● Document passage:
== Segment start ==
Given that EBI-244 remained active under high (NaCl) to near-saturating (KCl) salt conditions (Supplementary Fig. S10), its activity was measured in the presence of the ionic liquids 1,3-dimethylimidazolium dimethyl phosphate (DMIM)DMP) and 1-ethyl-3-methylimidazole acetate ((EMIM)OAc), which could potentially be used to pretreat substrates like Miscanthus17. The concentrations tested, 25 and 50% (v/v), are well above the expected residual ionic liquid of 10–15% that may be carried over after pretreatment18. CMCase activity was demonstrated in zymograms, incubated at 90 °C in 25% (v/v) of either ionic liquid (pH 6.8) (data not shown). EBI-244 remained stable and active at 90 °C in 25% [DMIM]DMP (Supplementary Fig. S10). Interestingly, in these assays, the enzyme's Topt decreased in the presence of ionic liquids (Supplementary Fig. S11), suggesting that denaturing effects of the ionic liquids may stimulate activity at lower temperatures at which the enzyme would otherwise be inactive.
== Segment end ==
● Exercises:
a) Answer from the passage on EBI-244:
(i) What two concentrations of ionic liquid were tested?
(ii) How much residual ionic liquid may be carried over after pretreatment?
(iii) At what temperature were the zymograms incubated?
b) According to the passage on EBI-244, why was the enzyme's activity measured in the presence of ionic liquids?
c) List every salt and ionic liquid that, according to the passage on EBI-244, the enzyme was exposed to.
Use only the passage on EBI-244 to respond.

● Data under study:
== Segment start ==
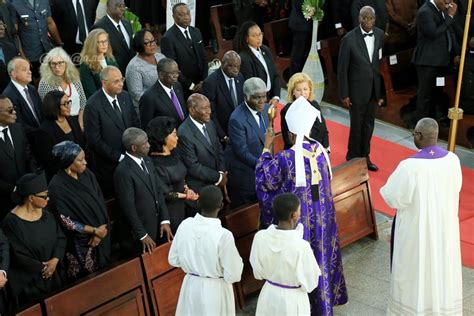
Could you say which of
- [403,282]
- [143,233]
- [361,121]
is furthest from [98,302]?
[361,121]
== Segment end ==
● Answers to the exercise:
a)
(i) 25% and 50% (v/v)
(ii) 10–15%
(iii) 90 °C

b) EBI-244 had remained active under high (NaCl) to near-saturating (KCl) salt conditions. The ionic liquids tested could potentially be used to pretreat substrates like Miscanthus.

c)
NaCl
KCl
1,3-dimethylimidazolium dimethyl phosphate ([DMIM]DMP)
1-ethyl-3-methylimidazole acetate ([EMIM]OAc)